Sebenarnya, lanjut Lukman, jika di awal tahun BI tak lengah, maka kondisi yang terjadi sekarang ini bisa diantisipasi dengan beberapa kebijakan pengetatan sisi moneter yang bersifat preventif. Jika tindakan preventif dilakukan dari awal, BI tak perlu menaikkan BI rate berulang kali.
Namun, keadaan saat ini sudah condong ke arah sentimen. Maksudnya, keterpurukan rupiah dipicu kekhawatiran pada fundamentalnya. Jika sudah begini, terpaksa ekonomi dikorbankan demi menjaga mata uang dengan menaikkan suku bunga.
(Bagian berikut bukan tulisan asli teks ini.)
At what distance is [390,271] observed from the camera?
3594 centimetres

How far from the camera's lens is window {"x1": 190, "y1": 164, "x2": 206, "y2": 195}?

"Seperti pepatah, mencegah lebih baik daripada mengobati, maka BI kini membayar lebih mahal untuk memulihkan keadaan ekonomi," ujar Lukman.
Walaupun kin BI rate ada di posisi 7%, Lukman menilai BI berpeluang menaikkannya lagi. Sebab, kata dia, tekanan terhadap rupiah masih akan terjadi seperti sentimen dari The Fed.
Selain itu, ada juga sentimen negatif yang datang dari harga minyak dunia yang terus naik karena krisis Suriah. Apalagi, Amerika Serikat (AS) kini berencana menyerang Suriah yang bisa berdampak bagi harga minyak.
Apabila harga minyak terus naik, maka current account di kuartal berikutnya bisa kembali terancam defisit oleh impor minyak.
Namun, kata Lukman, kunci utama dan faktor yang paling penting dari rupiah tetap ada pada inflasi. Jika inflasi lebih rendah, tekanan terhadap rupiah bisa berkurang. "Ffaktor internal yaitu mengontrol inflasi jauh lebih penting daripada khawatir pada defisit current account dan BI rate," tambah Lukman.
Sementara itu, Nugroho SBM, Dosen Ekonomika dan Bisnis Universitas Diponegoro memiliki pandangan senada. Dia menyambut positif kenaikan BI rate ke level 7%. Namun, menurutnya, penguatan rupiah atas efek kenaikan BI rate belum bisa dirasakan dalam waktu dekat.
"Saya rasa baru bisa dirasakan jangka panjang. Sampai ke level realistis, sesuai asumsi RAPBN yang baru, yaitu Rp10.200 -an. Tapi, ini ada yang mengkhawatirkan, konflik Mesir dan Suriah yang akan menaikan harga minyak dunia," jelas Nugroho.
Harga minyak memang mempengaruhi penerimaan ekspor Indonesia dalam dolar, tapi juga sekaligus beban bagi impor minyak. Sementara itu, Indonesia sudah menjadi net importir minyak.
Akibatnya, kebutuhan dolar AS untuk mengimpor minyak naik dan pada akhirnya kembali menekan rupiah. "Jadi, BI masih punya ruang untuk menaikkan BI rate lagi," terang Nugroho.